Saturday, June 25, 2022

Królowa - The Queen - a film review

Supreme Court Justice Clarence Thomas is suggesting, now that he and his man-buddies on the court have dragged the United States back to the dark ages of back-alley abortions, that he's just getting started. Also on his to-do list, as if forcing girls impregnated by their fathers or brothers to carry the baby to term, and criminalizing doctors who choose the life of the mother over the life of the fetus were not enough, is removing the right to birth control and taking back the right of gay people to marry each other.

I know, I know. That's the "worst case scenario" you will tell me. Not necessarily going to happen. Maybe not, if we can get Americans to throw the zealots out of office who are responsible for this horror show, but they've definitely opened the door to the possibility. Homophobia, welcome to America. Step right in and have a seat. You're welcome here.

Meanwhile, over in a more progressive nation - Poland - they're making movies now (well, a movie) about a drag queen who saves the day in his old home town. Remember those Mickey Rooney, Judy Garland days when things got rough for the working class parents and the kids (why were the boys all wearing suits and ties?) put on a show and bailed everybody out?

That's the plot of the new Netflix film just released two days ago. It's called Królowa (Queen), and it's about a queer kid from Katowice, a mining town in Silesia, who runs off to Paris as gay kids are wont to do when the going gets rough. If you're American, you go to New York or Hollywood, but if you're Polish, like Chopin, bright lights/big city means Paris.

Sylwester, played by Andrzej Seweryn, becomes a fashion designer by day and a drag queen entertainer by night, and succeeds big time in both endeavors.  Forty years go by and he gets a letter from his granddaughter. She has googled him and asked him to return to Poland and donate a kidney to her mother, who will die if she doesn't get a transplant from somebody compatible. Turns out granddaughter is pregnant and can't do the job herself.

Sylwester, whose stage name is Loretta, stews over the decision for a while but gives in to his better instincts.

What happens after that is for viewers to discover. Much of it is predictable, and since it's French and it's about drag queens, in addition to being soap opera, there's farce. In the wrong hands this Netflix streamer of four hour-long episodes could easily go off the tracks. But the sentimentality works. The film has great heart, and the lead, Andrzej Seweryn, turns out, has some serious acting chops. He is a seventy-six-year-old veteran who has starred in over fifty films in Poland, France and Germany and is currently director general of the Polski Theater in Warsaw.
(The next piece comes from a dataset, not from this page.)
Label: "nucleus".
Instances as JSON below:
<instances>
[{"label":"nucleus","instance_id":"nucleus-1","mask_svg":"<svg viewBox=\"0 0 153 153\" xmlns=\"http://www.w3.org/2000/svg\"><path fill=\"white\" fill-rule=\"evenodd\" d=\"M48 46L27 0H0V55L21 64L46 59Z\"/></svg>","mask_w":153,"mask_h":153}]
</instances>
Supporting actors do a pretty good job, as well.

There is an accident in the mines that leaves the locals financially strapped, so the "let's put on a show" bit in which Loretta is drafted to save the day can be seen coming a mile away. Also predictable is that it will be not just a little, but way way over the top.

No matter.

Anybody putting on happy-ending feel-good movies these days deserves a vote of gratitude.